The most notable of these is the Pregnant Workers Fairness Act, passed in 2016. This law requires that employers provide reasonable accommodations for pregnant women who experience complications related to their pregnancies. All employers are also required to provide reasonable accommodations for breastfeeding mothers as part of the federal Break Time for Nursing Mothers law passed in 2010. This law requires employers to provide time and a private space for breastfeeding women to pump breast milk during the work day.
Finding a job that accommodates breastfeeding
If you’re struggling to find a job that accommodates breastfeeding needs, it’s important to remember that you don’t need to compromise your values in the process. Finding a job that works with your unique family needs often comes down to a matter of asking the right questions during the interview process. Working moms who are breastfeeding should make their needs known during the job search. You can also use online job boards, like Milk and Honey, to find companies that are breastfeeding-friendly.
Strategies for working while breastfeeding
Whether you’re a new mom or a working mom who’s reentering the workforce after a break, you’ll likely encounter some degree of cognitive dissonance. You may find yourself having to juggle schedules and responsibilities in ways that don’t feel natural or easy, and this is totally normal. The trick is to try to find a balance that works for you and your family.
One way that working moms can ease the stress of this balancing act is by making use of workplace breastfeeding accommodations. Whether you’re taking longer maternity leave or returning to work while breastfeeding, you should talk to your employer about your individual needs.

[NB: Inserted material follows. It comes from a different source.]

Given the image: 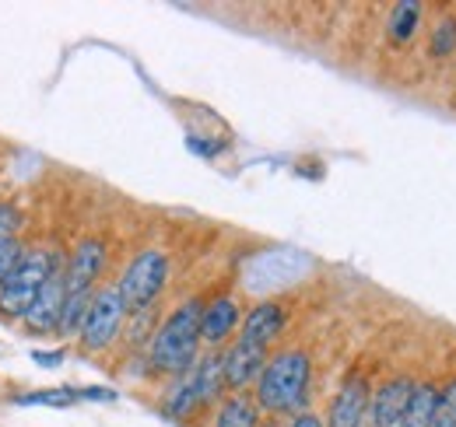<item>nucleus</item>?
<instances>
[{"label":"nucleus","instance_id":"nucleus-1","mask_svg":"<svg viewBox=\"0 0 456 427\" xmlns=\"http://www.w3.org/2000/svg\"><path fill=\"white\" fill-rule=\"evenodd\" d=\"M309 354L305 350H281L274 354L256 378V407L267 414H295L305 403L309 392Z\"/></svg>","mask_w":456,"mask_h":427},{"label":"nucleus","instance_id":"nucleus-2","mask_svg":"<svg viewBox=\"0 0 456 427\" xmlns=\"http://www.w3.org/2000/svg\"><path fill=\"white\" fill-rule=\"evenodd\" d=\"M200 316H204V302L190 298L159 326L155 343H151V368L155 372L186 375L193 368L197 343H200Z\"/></svg>","mask_w":456,"mask_h":427},{"label":"nucleus","instance_id":"nucleus-3","mask_svg":"<svg viewBox=\"0 0 456 427\" xmlns=\"http://www.w3.org/2000/svg\"><path fill=\"white\" fill-rule=\"evenodd\" d=\"M225 389V372H222V354H211L204 361H197L186 375H179V382L166 396V414L175 421L193 417L200 407L215 403L218 392Z\"/></svg>","mask_w":456,"mask_h":427},{"label":"nucleus","instance_id":"nucleus-4","mask_svg":"<svg viewBox=\"0 0 456 427\" xmlns=\"http://www.w3.org/2000/svg\"><path fill=\"white\" fill-rule=\"evenodd\" d=\"M60 267L57 256L50 253H25L21 263L11 270V277L0 284V316L7 319H25V312L32 309L36 294L43 291V284L53 277V270Z\"/></svg>","mask_w":456,"mask_h":427},{"label":"nucleus","instance_id":"nucleus-5","mask_svg":"<svg viewBox=\"0 0 456 427\" xmlns=\"http://www.w3.org/2000/svg\"><path fill=\"white\" fill-rule=\"evenodd\" d=\"M166 280H169V256L159 253V249H144V253L126 267V273L119 277L116 291H119L126 312L134 316V312H148V309L155 305V298L162 294Z\"/></svg>","mask_w":456,"mask_h":427},{"label":"nucleus","instance_id":"nucleus-6","mask_svg":"<svg viewBox=\"0 0 456 427\" xmlns=\"http://www.w3.org/2000/svg\"><path fill=\"white\" fill-rule=\"evenodd\" d=\"M123 319H126V305L119 298L116 287H106L99 294H92V305L85 312V322H81V347L85 350H106L119 336L123 329Z\"/></svg>","mask_w":456,"mask_h":427},{"label":"nucleus","instance_id":"nucleus-7","mask_svg":"<svg viewBox=\"0 0 456 427\" xmlns=\"http://www.w3.org/2000/svg\"><path fill=\"white\" fill-rule=\"evenodd\" d=\"M63 302H67V270L57 267L53 277L43 284V291L36 294L32 309L25 312V329L28 333H50V329H57Z\"/></svg>","mask_w":456,"mask_h":427},{"label":"nucleus","instance_id":"nucleus-8","mask_svg":"<svg viewBox=\"0 0 456 427\" xmlns=\"http://www.w3.org/2000/svg\"><path fill=\"white\" fill-rule=\"evenodd\" d=\"M414 392V382L407 375H397L390 382H383L372 399H369V421L372 427H400V417L407 410V399Z\"/></svg>","mask_w":456,"mask_h":427},{"label":"nucleus","instance_id":"nucleus-9","mask_svg":"<svg viewBox=\"0 0 456 427\" xmlns=\"http://www.w3.org/2000/svg\"><path fill=\"white\" fill-rule=\"evenodd\" d=\"M285 322L288 316L278 302H260V305H253L246 312V319L239 326V343H249V347L267 350L278 340V333L285 329Z\"/></svg>","mask_w":456,"mask_h":427},{"label":"nucleus","instance_id":"nucleus-10","mask_svg":"<svg viewBox=\"0 0 456 427\" xmlns=\"http://www.w3.org/2000/svg\"><path fill=\"white\" fill-rule=\"evenodd\" d=\"M369 399H372L369 382L362 375H351L341 389H338L334 403H330V421H327V427H362V421L369 417Z\"/></svg>","mask_w":456,"mask_h":427},{"label":"nucleus","instance_id":"nucleus-11","mask_svg":"<svg viewBox=\"0 0 456 427\" xmlns=\"http://www.w3.org/2000/svg\"><path fill=\"white\" fill-rule=\"evenodd\" d=\"M264 365H267V350L235 340V347L222 354L225 385L228 389H235V392H242L246 385H256V378H260V372H264Z\"/></svg>","mask_w":456,"mask_h":427},{"label":"nucleus","instance_id":"nucleus-12","mask_svg":"<svg viewBox=\"0 0 456 427\" xmlns=\"http://www.w3.org/2000/svg\"><path fill=\"white\" fill-rule=\"evenodd\" d=\"M102 270H106V246L99 238H85L67 263V291H92Z\"/></svg>","mask_w":456,"mask_h":427},{"label":"nucleus","instance_id":"nucleus-13","mask_svg":"<svg viewBox=\"0 0 456 427\" xmlns=\"http://www.w3.org/2000/svg\"><path fill=\"white\" fill-rule=\"evenodd\" d=\"M242 326V316H239V305L222 294L215 302L204 305V316H200V340L204 343H225L228 336Z\"/></svg>","mask_w":456,"mask_h":427},{"label":"nucleus","instance_id":"nucleus-14","mask_svg":"<svg viewBox=\"0 0 456 427\" xmlns=\"http://www.w3.org/2000/svg\"><path fill=\"white\" fill-rule=\"evenodd\" d=\"M418 25H421V4H414V0H400V4L390 7L387 36H390L394 46H407V43L414 39Z\"/></svg>","mask_w":456,"mask_h":427},{"label":"nucleus","instance_id":"nucleus-15","mask_svg":"<svg viewBox=\"0 0 456 427\" xmlns=\"http://www.w3.org/2000/svg\"><path fill=\"white\" fill-rule=\"evenodd\" d=\"M436 403H439V389L421 382L414 385L411 399H407V410L400 417V427H432V414H436Z\"/></svg>","mask_w":456,"mask_h":427},{"label":"nucleus","instance_id":"nucleus-16","mask_svg":"<svg viewBox=\"0 0 456 427\" xmlns=\"http://www.w3.org/2000/svg\"><path fill=\"white\" fill-rule=\"evenodd\" d=\"M215 427H260V407H256V399H249L242 392L228 396L225 403L218 407Z\"/></svg>","mask_w":456,"mask_h":427},{"label":"nucleus","instance_id":"nucleus-17","mask_svg":"<svg viewBox=\"0 0 456 427\" xmlns=\"http://www.w3.org/2000/svg\"><path fill=\"white\" fill-rule=\"evenodd\" d=\"M92 294L95 291H67V302H63V312H60V326H57L63 336L81 333V322H85V312L92 305Z\"/></svg>","mask_w":456,"mask_h":427},{"label":"nucleus","instance_id":"nucleus-18","mask_svg":"<svg viewBox=\"0 0 456 427\" xmlns=\"http://www.w3.org/2000/svg\"><path fill=\"white\" fill-rule=\"evenodd\" d=\"M18 407H57V410H67L74 403H81V389H39V392H25L14 399Z\"/></svg>","mask_w":456,"mask_h":427},{"label":"nucleus","instance_id":"nucleus-19","mask_svg":"<svg viewBox=\"0 0 456 427\" xmlns=\"http://www.w3.org/2000/svg\"><path fill=\"white\" fill-rule=\"evenodd\" d=\"M432 427H456V378L439 389V403L432 414Z\"/></svg>","mask_w":456,"mask_h":427},{"label":"nucleus","instance_id":"nucleus-20","mask_svg":"<svg viewBox=\"0 0 456 427\" xmlns=\"http://www.w3.org/2000/svg\"><path fill=\"white\" fill-rule=\"evenodd\" d=\"M428 50H432V56H450V53H456V18H443V21H439V25L432 28Z\"/></svg>","mask_w":456,"mask_h":427},{"label":"nucleus","instance_id":"nucleus-21","mask_svg":"<svg viewBox=\"0 0 456 427\" xmlns=\"http://www.w3.org/2000/svg\"><path fill=\"white\" fill-rule=\"evenodd\" d=\"M21 256H25V249H21L18 238H0V284L11 277V270L21 263Z\"/></svg>","mask_w":456,"mask_h":427},{"label":"nucleus","instance_id":"nucleus-22","mask_svg":"<svg viewBox=\"0 0 456 427\" xmlns=\"http://www.w3.org/2000/svg\"><path fill=\"white\" fill-rule=\"evenodd\" d=\"M18 228H21V214L11 204H0V238H18Z\"/></svg>","mask_w":456,"mask_h":427},{"label":"nucleus","instance_id":"nucleus-23","mask_svg":"<svg viewBox=\"0 0 456 427\" xmlns=\"http://www.w3.org/2000/svg\"><path fill=\"white\" fill-rule=\"evenodd\" d=\"M186 148H190V151H197V155H204V158H215V155L222 151V144H218V141H200V137H186Z\"/></svg>","mask_w":456,"mask_h":427},{"label":"nucleus","instance_id":"nucleus-24","mask_svg":"<svg viewBox=\"0 0 456 427\" xmlns=\"http://www.w3.org/2000/svg\"><path fill=\"white\" fill-rule=\"evenodd\" d=\"M32 361H36V365H43V368H57L63 358H60L57 350H36V354H32Z\"/></svg>","mask_w":456,"mask_h":427},{"label":"nucleus","instance_id":"nucleus-25","mask_svg":"<svg viewBox=\"0 0 456 427\" xmlns=\"http://www.w3.org/2000/svg\"><path fill=\"white\" fill-rule=\"evenodd\" d=\"M288 427H327V424H323L316 414H298V417H295Z\"/></svg>","mask_w":456,"mask_h":427}]
</instances>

Another way is to seek out additional support by registering for online lactating consultation. Getting help from a lactation consultant is an excellent place to start. They have specialized training and experience working with breastfeeding moms, which will allow them to spot potential issues early on and give you the tools you need to deal with them. They can also provide you with valuable advice on how to improve your milk supply and support you through any other challenges you may face. A lactation consultant can also be a great resource if you’re considering giving formula or using a breast pump later on.
Ultimately, there’s no one-size-fits-all solution for how to balance work and breastfeeding. Every woman and every family is different, so the best way to find a sustainable work-life balance is to create your own formula. You should never feel pressured to choose one obligation over another. Rather, you should feel empowered to make the decisions that are best for you and your family. You may need to accept that certain aspects of your life aren’t going to be easy or perfect. But working mothers who are breastfeeding can find solace in the fact that it’s worth it.